第9話

文字数 766文字

 軽くストレッチをしながら対戦の様子を見守る。誰でも参加出来る予選大会なだけあって、その力量は様々。


「ちなみに、俺の職業は魔法剣士だからな」


 一応、普通のRPGで言うならば勇者になるのだが。実際に勇者という職業は存在しないのだ。


「これくらいのレベルだと、やっぱ魔法系が有利か」


 遠距離から攻撃できる魔法攻撃を対処するのは、多少コツと慣れが要る。ちょっとした村の力自慢程度だと、そこら辺が難しいのだろう。



 Aブロックの戦いが終盤になってきた。もうすぐこっちのBブロックが始まる。控室を見渡すとウォームアップを始める選手もチラホラ。こいつらは出番が近いのだろう。


「俺はシードだから、まだまだ出番は先だな」


 正直、誰が何番なのか覚えていない。戦士系が多い様に見える。



「えー、それではまもなくBブロックの戦いが始まります。17番と18番の選手は、こちらへどうぞ」


 選手が二人、兵士に連れられて奥へ進んでいく。両方戦士、迫力のある戦いになりそうだ。とは言え、実践となるので早ければ数秒で終わってしまうだろうが。

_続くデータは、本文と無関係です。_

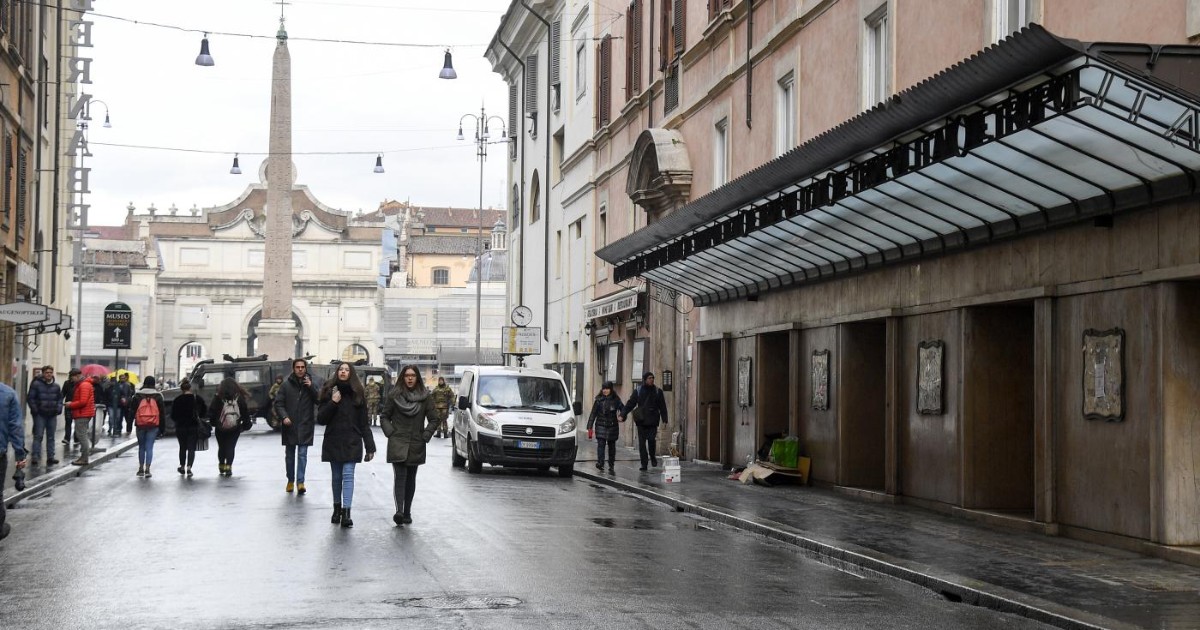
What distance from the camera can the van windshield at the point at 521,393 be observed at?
25719mm

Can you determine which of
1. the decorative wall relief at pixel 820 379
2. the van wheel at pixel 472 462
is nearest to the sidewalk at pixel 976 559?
the decorative wall relief at pixel 820 379

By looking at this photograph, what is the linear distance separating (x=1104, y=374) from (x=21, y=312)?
15.5 m

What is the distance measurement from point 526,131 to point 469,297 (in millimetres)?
50379

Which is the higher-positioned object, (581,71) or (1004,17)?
(581,71)

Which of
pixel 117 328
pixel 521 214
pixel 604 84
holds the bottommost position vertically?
pixel 117 328

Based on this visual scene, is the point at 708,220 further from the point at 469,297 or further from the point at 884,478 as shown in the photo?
the point at 469,297

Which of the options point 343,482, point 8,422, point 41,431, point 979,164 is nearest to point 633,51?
point 41,431

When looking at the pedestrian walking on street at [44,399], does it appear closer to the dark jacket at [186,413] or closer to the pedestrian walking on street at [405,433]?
the dark jacket at [186,413]

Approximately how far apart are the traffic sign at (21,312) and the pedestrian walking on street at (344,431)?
27.0 feet

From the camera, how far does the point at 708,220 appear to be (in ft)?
66.7

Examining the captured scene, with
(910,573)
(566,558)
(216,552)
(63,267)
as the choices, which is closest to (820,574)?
(910,573)

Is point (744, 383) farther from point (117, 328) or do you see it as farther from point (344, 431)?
point (117, 328)

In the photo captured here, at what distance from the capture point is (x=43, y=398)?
2456cm

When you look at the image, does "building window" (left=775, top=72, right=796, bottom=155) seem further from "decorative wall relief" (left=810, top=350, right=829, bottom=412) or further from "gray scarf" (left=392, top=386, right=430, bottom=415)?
"gray scarf" (left=392, top=386, right=430, bottom=415)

……思った通り、三合程で雌雄が決す。技術というより単純に力で勝負がついた様子だな。


「野生のスライムよりは強いか。まあ毎日ニャン太の相手をしている俺の敵ではないな」


 こうやって見てみると、ニャン太の強さが分かる。


「見た目は猫だけどさ」



 勝った選手は控室に戻り、負けた選手は裏口から帰っていく。今回は思ったより大した怪我ではない様だ。怪我をした場合でも、救護班の回復魔法である程度は治して貰える。すぐ隣には病院もある徹底ぶりだ。


「魔法ってすごいよね」




 そうして次々と戦いが進んでいき、一回戦が終了した。



「Aブロックの魔法使いが危険そうだな。こっちは……特に問題なさそうだ」


 二回戦からはついにじじいの戦いも始まる。残った参加者は16名!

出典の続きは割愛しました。